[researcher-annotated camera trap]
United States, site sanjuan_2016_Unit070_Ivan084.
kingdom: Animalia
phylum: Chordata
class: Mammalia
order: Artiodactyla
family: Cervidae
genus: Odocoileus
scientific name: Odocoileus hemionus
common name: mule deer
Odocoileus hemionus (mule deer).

+-------+

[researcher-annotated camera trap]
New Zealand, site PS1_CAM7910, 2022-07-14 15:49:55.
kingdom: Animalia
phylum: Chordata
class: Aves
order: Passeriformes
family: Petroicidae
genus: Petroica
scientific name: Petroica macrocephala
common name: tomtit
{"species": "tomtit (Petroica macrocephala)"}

+-------+

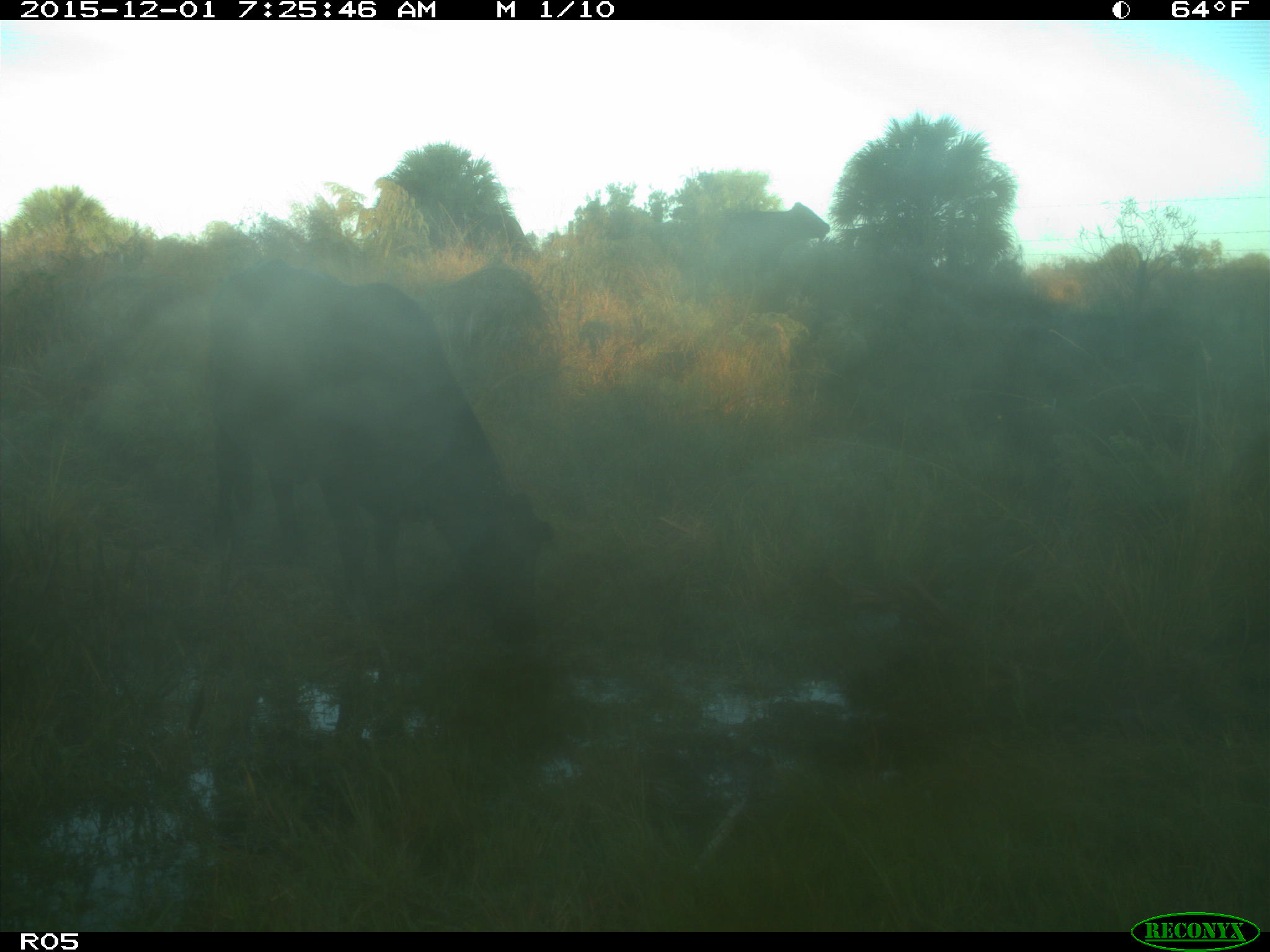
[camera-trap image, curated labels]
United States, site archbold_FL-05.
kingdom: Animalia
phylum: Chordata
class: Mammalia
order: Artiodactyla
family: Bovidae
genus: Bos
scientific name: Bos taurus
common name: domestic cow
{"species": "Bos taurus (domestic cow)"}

+-------+

Work to be completed
Give the number of lines in the records above that contain "site", with no other words.

Expected output
3